—¡Espera! —trato de retenerla.
Se gira hacia mí con rabia.
—Es posible que después de lo que te ocurrió en la carretera veas las cosas con una inusitada clarividencia, pero en este momento no estoy para que me analicen. Mejor me voy, David.
¿Qué puedo decirle para que permanezca conmigo?
—Sólo deja que aporte una cosa más al collage, por favor.
Aguanta el tipo en silencio, inmóvil como una cruz de madera…
¡Ya lo tengo!
—Una cruz —propongo.
—Ya no soy la niña que escuchaba cuentos en la cama, así que no inventes artificios para consolarme. Soy yo la que debe cuidar de ti.
Señalo con las cejas un paquete de palos de los que los médicos utilizan para sujetar la lengua y mirar la garganta.
—Son de madera de balsa. Será fácil hacer una abertura para meter uno en otro.

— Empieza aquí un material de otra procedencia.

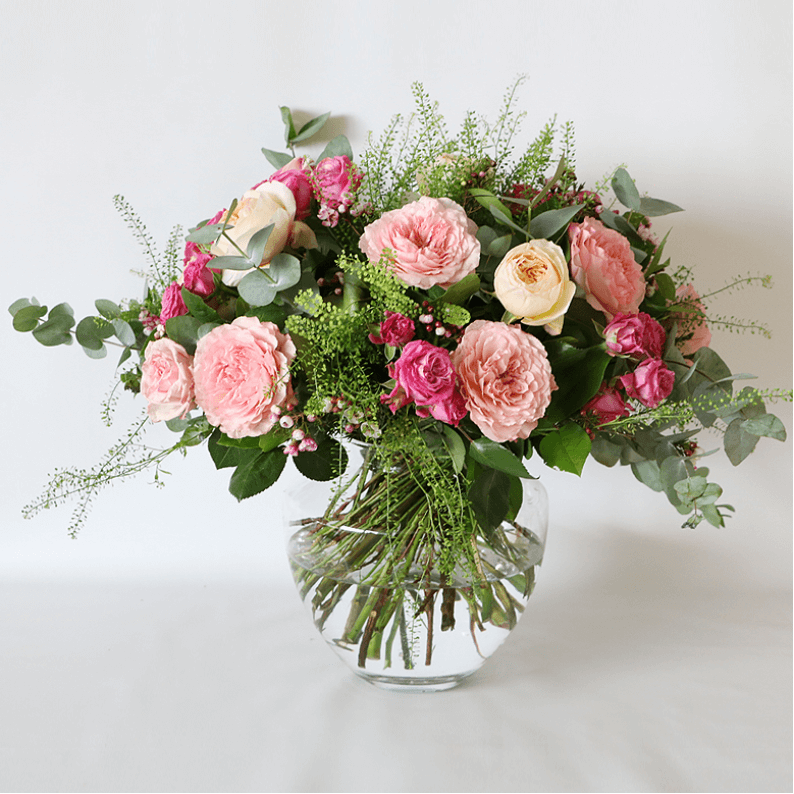 Pink garden roses, pink spray roses and greenery in a glass vase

—No te esfuerces. Sólo estoy cansada.
—Compón esa cruz, por favor.
—¿De qué servirá?
—Nos recordará al pequeño cedro que, cuando creía haber fracasado, comprendió que sus tablones sirvieron para construir la puerta del cielo.
—David, por favor…
—Aurore, te miro y veo a todos los dioses. Me animas a cruzar esa puerta. Eres la belleza del mundo, ansío conocer a quién te ha creado.
—No hace falta que te disculpes —acierta a decir con la voz entrecortada.

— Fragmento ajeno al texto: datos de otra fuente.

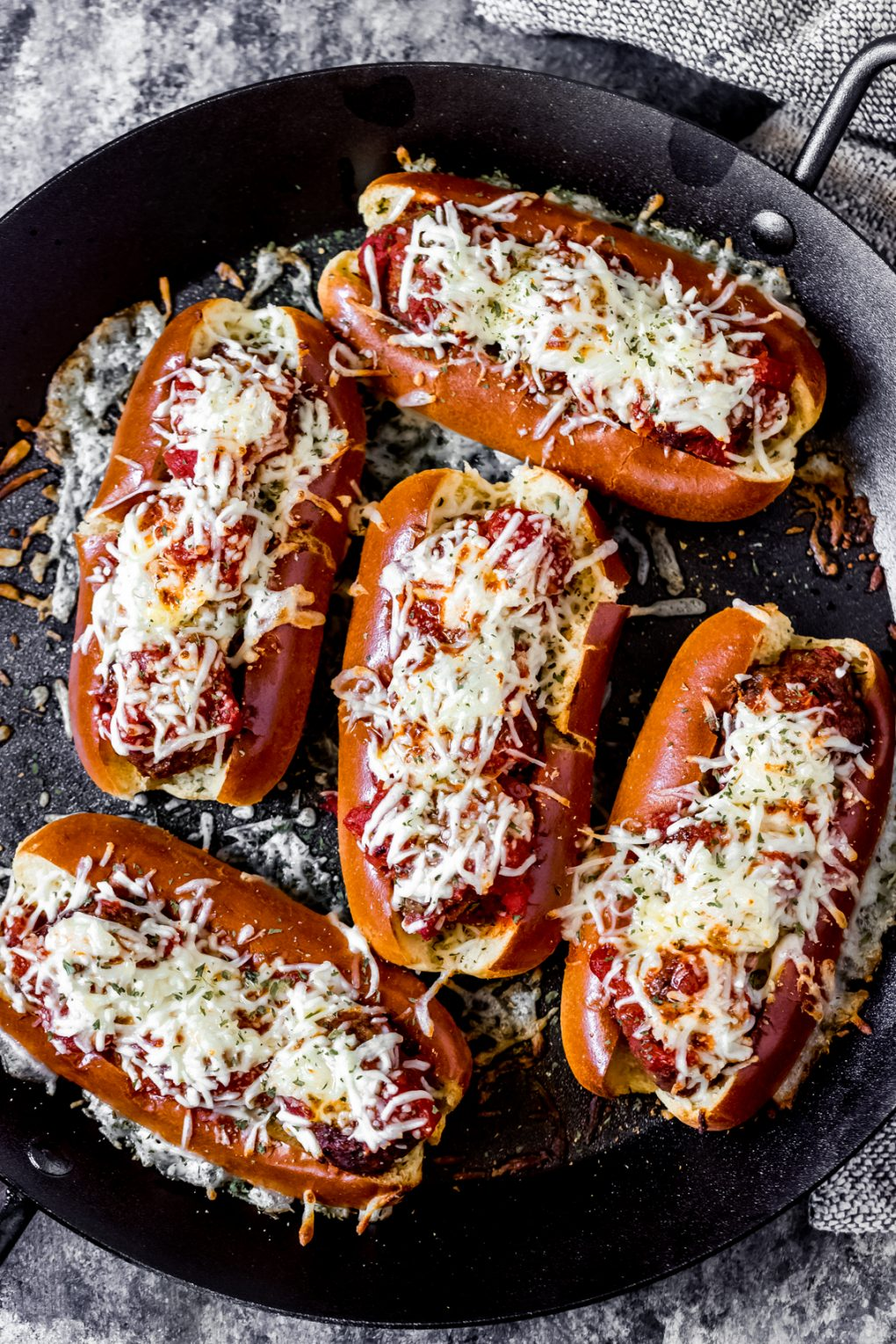a cast iron dish of venison meatball subs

—Sí que hace falta. No soy quién para juzgarte. Nadie debería hacerlo nunca.
Regresa a grandes pasos junto a mi camilla y acaricia mi rostro con ambas manos. Lo hace sin ninguna contención, de forma desordenada, para que sienta en cada milímetro sus yemas de arpista, en cada milímetro…
—Nunca me habían dicho cosas como las que tú me dices —susurra.
—Seguro que sí, pero no te acuerdas.
Aparta despacio sus manos de mi rostro y coge un par de palos de madera de balsa.
Abre con la uña del pulgar una rajita en uno de ellos, introduce el otro en posición horizontal y corta los extremos para que se parezca más a la cruz del cuento.
Mira a ambos lados buscando dónde colocarla. Decide hacerlo en una lata vacía de Coca-Cola que uno de los cirujanos ha dejado en una repisa.
Su monte Calvario.
Derrama una lágrima gruesa.
Yo también me emociono; es justo el efecto que el pequeño cedro quería provocar en los caminantes que alzasen la vista para contemplar sus ramas. Pienso en todos los dioses, dondequiera que estén, cualquiera que sea su forma. ¿De verdad estoy preparado para cruzar las puertas del cielo?
Por favor, ruego al sol nocturno, no dejes de alumbrar…
¿Por qué esta súplica repentina? ¿Acaso vuelvo a tener miedo?
Y al instante comprendo que no es por mí.
Es por Aurore. La he conocido y no quiero dejarla sola.